If you wish to ask a question, please dial pound key five on your telephone keypad to enter the queue. If you wish to withdraw your question, please dial pound key six on your telephone keypad. The next question comes from Mattias Vadsten from SEB. Please go ahead.
Hi, Mattias Vadsten from SEB. Thanks for taking my question. The first, I think we'll take them one by one. The first one, the decision to submit the application in Q1 now to FDA for BDF is Final Fusion. Previous communication, Q4. Could you talk a little bit more about this? I think I did hear it correctly that it doesn't change market entry timing. That confuses me a bit. So yeah, that's the first question.

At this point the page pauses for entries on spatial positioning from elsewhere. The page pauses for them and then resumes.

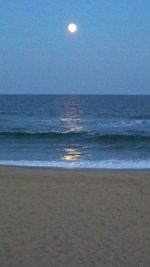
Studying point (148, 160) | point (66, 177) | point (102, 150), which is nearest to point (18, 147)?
point (102, 150)

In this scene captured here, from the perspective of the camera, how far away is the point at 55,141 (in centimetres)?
3009

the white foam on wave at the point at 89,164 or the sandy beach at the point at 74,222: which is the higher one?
the white foam on wave at the point at 89,164

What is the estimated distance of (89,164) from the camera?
18.5 m

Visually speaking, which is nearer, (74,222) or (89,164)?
(74,222)

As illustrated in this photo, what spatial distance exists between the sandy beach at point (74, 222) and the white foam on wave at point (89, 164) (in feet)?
13.6

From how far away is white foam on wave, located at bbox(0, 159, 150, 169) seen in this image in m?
17.5

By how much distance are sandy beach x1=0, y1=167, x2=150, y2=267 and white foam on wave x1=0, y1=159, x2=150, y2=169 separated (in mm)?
4139

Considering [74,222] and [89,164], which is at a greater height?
[89,164]

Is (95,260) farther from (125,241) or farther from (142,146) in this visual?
(142,146)

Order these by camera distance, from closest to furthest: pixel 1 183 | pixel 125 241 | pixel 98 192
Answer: pixel 125 241, pixel 98 192, pixel 1 183

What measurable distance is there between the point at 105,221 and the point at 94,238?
106cm

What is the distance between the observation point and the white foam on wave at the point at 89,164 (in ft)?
57.4

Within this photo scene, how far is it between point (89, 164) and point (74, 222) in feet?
33.9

Thank you, Mattias. Yeah, we will start by that. So we have carefully reviewed the data that we have available on CEREM and PVF. What we felt we were missing was a small animal study. that articulated some of the parameters which we felt was required for such a submission. And during late autumn, the presentation of a rat study with CEREMENT-BVF really gave us that additional information that we felt we needed, together with the, of course, extensive data that we already have in terms of bone remodeling. Now, given that this is a fairly crowded segment, this binary fusion, our strategy here is that we will submit the extensive data we have and then let the questions from FDA potentially guide us in what we should continue to reply to their questions or if we should generate any additional data. Timing-wise, that will be more or less the same as the original timing. The spinal fusion small animal study that came during autumn shows good results both in the micro CT and in palpation of Newton force for the spinal fusion. So we felt that we have a good package and we would like to submit that to FDA to also initiate the dialogue. So your question then is, well, if we do that six months earlier than planned, then why aren't we launching potentially earlier? Well, that's also because if this submission is accepted and approved and will lead to the interbody fusion, that's all fine. But we also feel that we will not go to market before we have extensive application technique data. So you could almost see it as the studies that have been built into our applications are very much on the mechanism of action and the bone building capabilities on microbiology perspective. But it doesn't take away the fact that the clinicians deserve also to see how the product is applied in various different shapes and forms before we go to market with it. So that's why we remain with the original timing, so we have enough time to collect the evidence that signifies when we go to market, we pride ourselves in having strong evidence looking at the product from all different angles.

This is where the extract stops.